━━━ DOCUMENT SECTION

As we're getting to the end of the project period for BW Opal, with the unit progressing towards the field, as mentioned, the majority of the funding sources are now also largely being utilized, as you can see on the slide. During Q1, we did draw the remaining on the project financing, which is now fully utilized. We had limited equity injection from partners, but there's also just a few more millions to go before that $240 million equity is fully committed. You can now see we're getting to the end of the contractual obligated payments from our client, Santos.
As Marco mentioned, we are well within the guidance on the completion cost for the project, but it still means that there is a gap of $100-$150 million for completion of the project, which will be funded by BW Offshore through the remaining of the year, as the other sources have been fully utilized. All in line with what we have communicated earlier. Our net consolidated cash position continues to improve, largely driven by the sale of BW Pioneer and stood at $184 million at the end of Q1. Equity ratio continued to trend more or less flat and stood at a comfortable 30.9% in the end of the quarter.
If you then wrap up from a financial point of view, at the end of the quarter, we had a very good liquidity situation with $542 million available, almost unchanged from year-end, I have to say. As we sold BW Pioneer in Q1, we received $100 million, but we also reduced our RCF with the same, so that had a limited impact on overall liquidity. As mentioned earlier, we decided to rebalance our hedge portfolio as we were overhedged. As you can see from this slide, we are still 100% hedged on all floating-rate debt with an all-in cost of 4.8% on the debt portfolio. We remain well-positioned financially. Our cash flow is good.
We have significant liquidity that allows us to comfortably meet liabilities, combined with flexibility to take creative strategic moves in the market, committing to project opportunities, while at the same time stay committed to our earlier communicated dividend program. With that, I'll hand it over to Marco for a market update.

━━━━━━

- **WORK INSTRUCTION 1**: In the financial update, what was the net consolidated cash position at the end of Q1?
- **WORK INSTRUCTION 2**: List every dollar amount mentioned in the financial update.
- **WORK INSTRUCTION 3**:
Do these statements agree with the financial update? Answer yes or no for each, quoting the words that decide it.
(a) The project financing was fully drawn during Q1.
(b) The equity ratio rose sharply over the quarter.
(c) All floating-rate debt is hedged.
The data after this point has no connection to the financial update.

━━━ RECORDED DATA

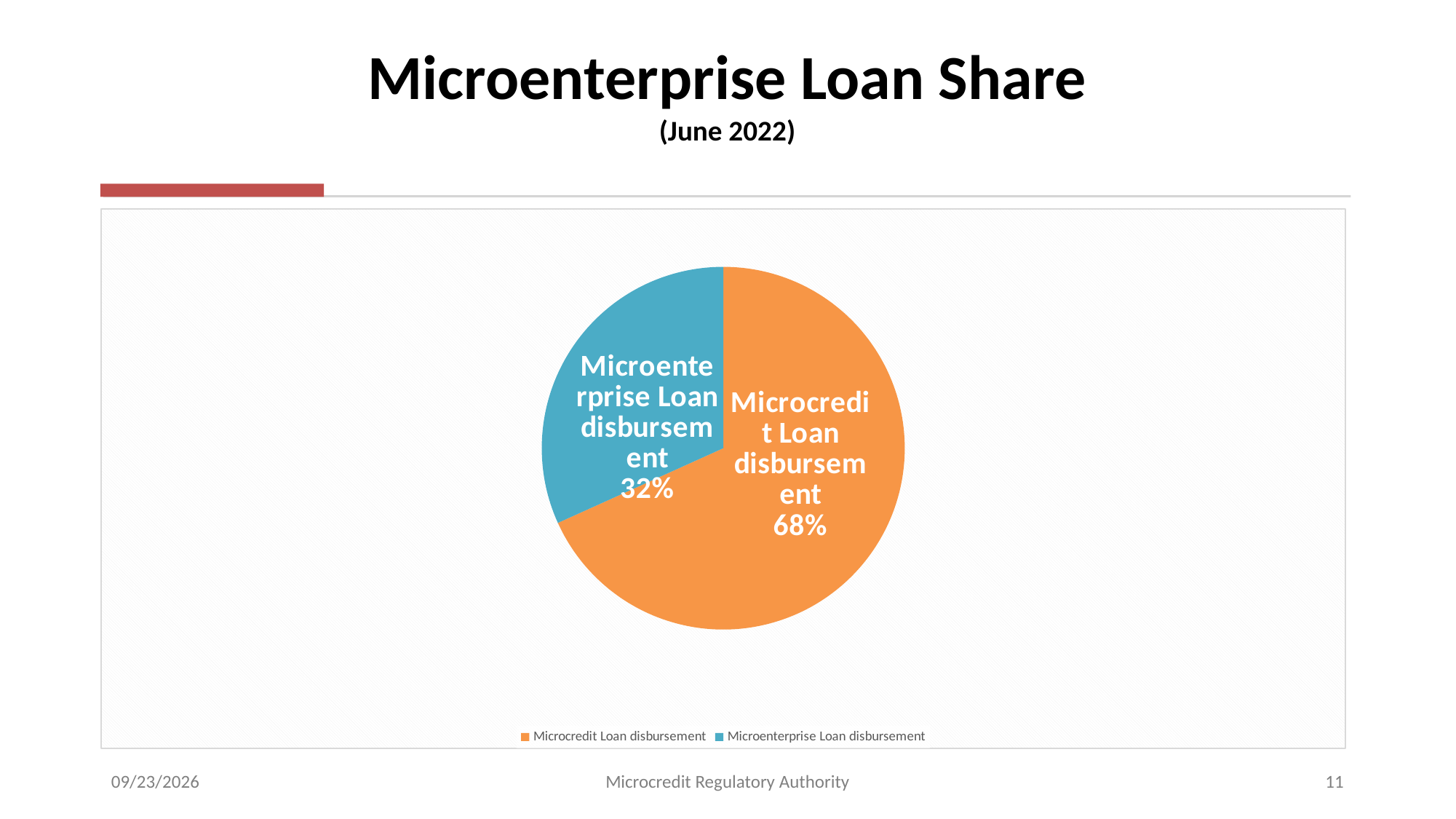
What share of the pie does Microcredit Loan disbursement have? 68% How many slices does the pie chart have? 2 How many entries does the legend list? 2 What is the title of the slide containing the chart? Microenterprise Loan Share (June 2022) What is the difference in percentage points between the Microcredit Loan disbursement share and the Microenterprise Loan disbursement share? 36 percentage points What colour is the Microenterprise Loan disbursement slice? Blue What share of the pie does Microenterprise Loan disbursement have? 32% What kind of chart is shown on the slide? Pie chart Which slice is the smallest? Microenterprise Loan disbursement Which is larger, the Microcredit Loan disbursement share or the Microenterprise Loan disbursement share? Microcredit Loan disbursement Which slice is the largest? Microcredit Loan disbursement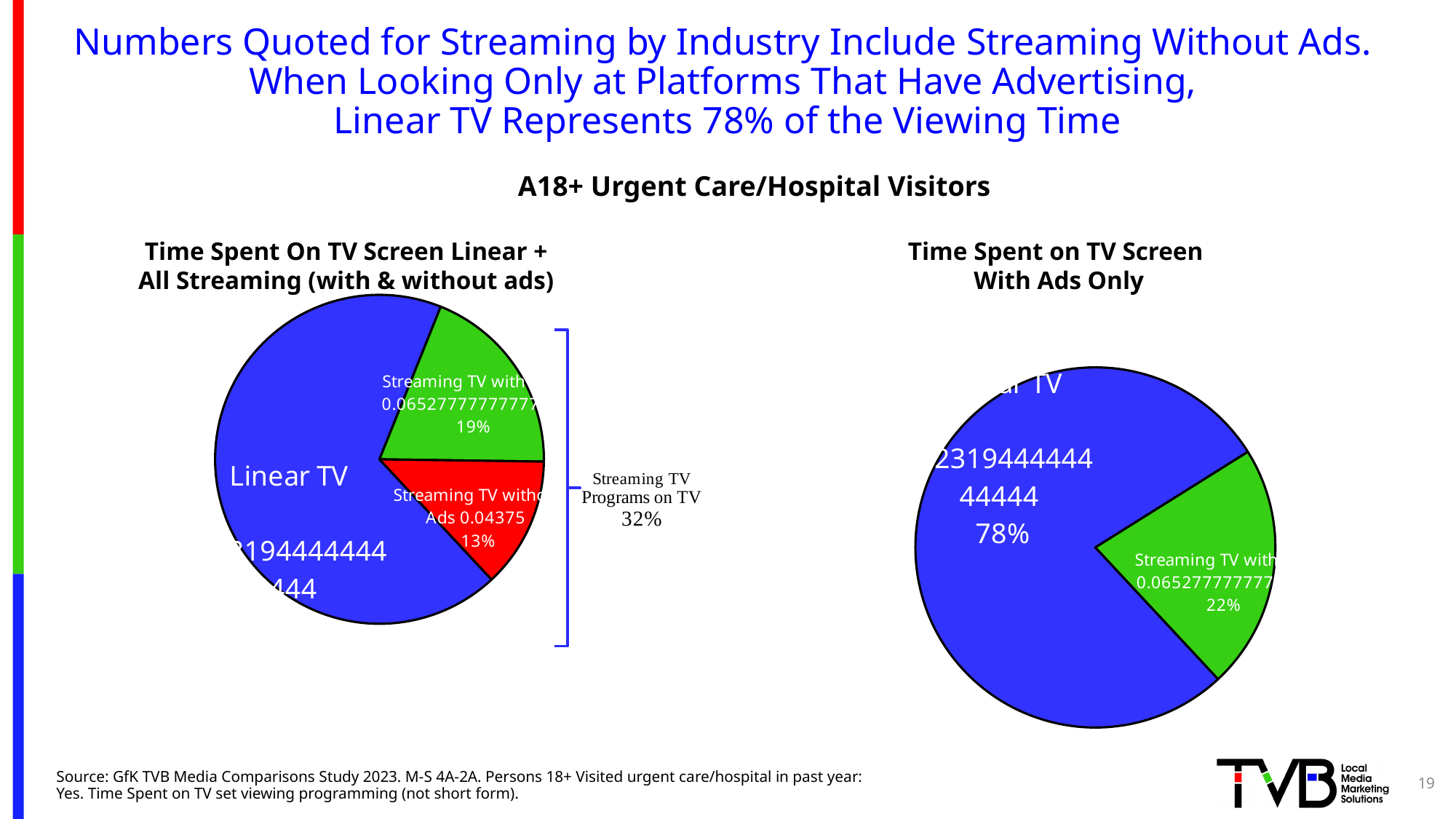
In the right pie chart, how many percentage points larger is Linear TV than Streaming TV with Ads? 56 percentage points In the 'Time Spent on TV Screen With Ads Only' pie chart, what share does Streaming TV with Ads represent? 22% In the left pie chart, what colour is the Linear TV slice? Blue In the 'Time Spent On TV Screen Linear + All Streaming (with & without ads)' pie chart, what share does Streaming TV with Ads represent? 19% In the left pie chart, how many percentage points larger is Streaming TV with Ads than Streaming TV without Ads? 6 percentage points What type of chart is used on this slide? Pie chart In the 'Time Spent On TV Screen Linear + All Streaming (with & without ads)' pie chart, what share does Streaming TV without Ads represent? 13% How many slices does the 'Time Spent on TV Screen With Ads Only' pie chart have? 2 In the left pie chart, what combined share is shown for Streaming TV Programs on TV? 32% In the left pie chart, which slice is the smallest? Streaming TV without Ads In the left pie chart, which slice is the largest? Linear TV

━━━━━━

- **WRITTEN SOLUTION 1**: $184 million.

- **WRITTEN SOLUTION 2**:
$240 million
$100-$150 million
$184 million
$542 million
$100 million

- **WRITTEN SOLUTION 3**:
(a) Yes: "During Q1, we did draw the remaining on the project financing, which is now fully utilized."
(b) No: "Equity ratio continued to trend more or less flat and stood at a comfortable 30.9% in the end of the quarter."
(c) Yes: "we are still 100% hedged on all floating-rate debt"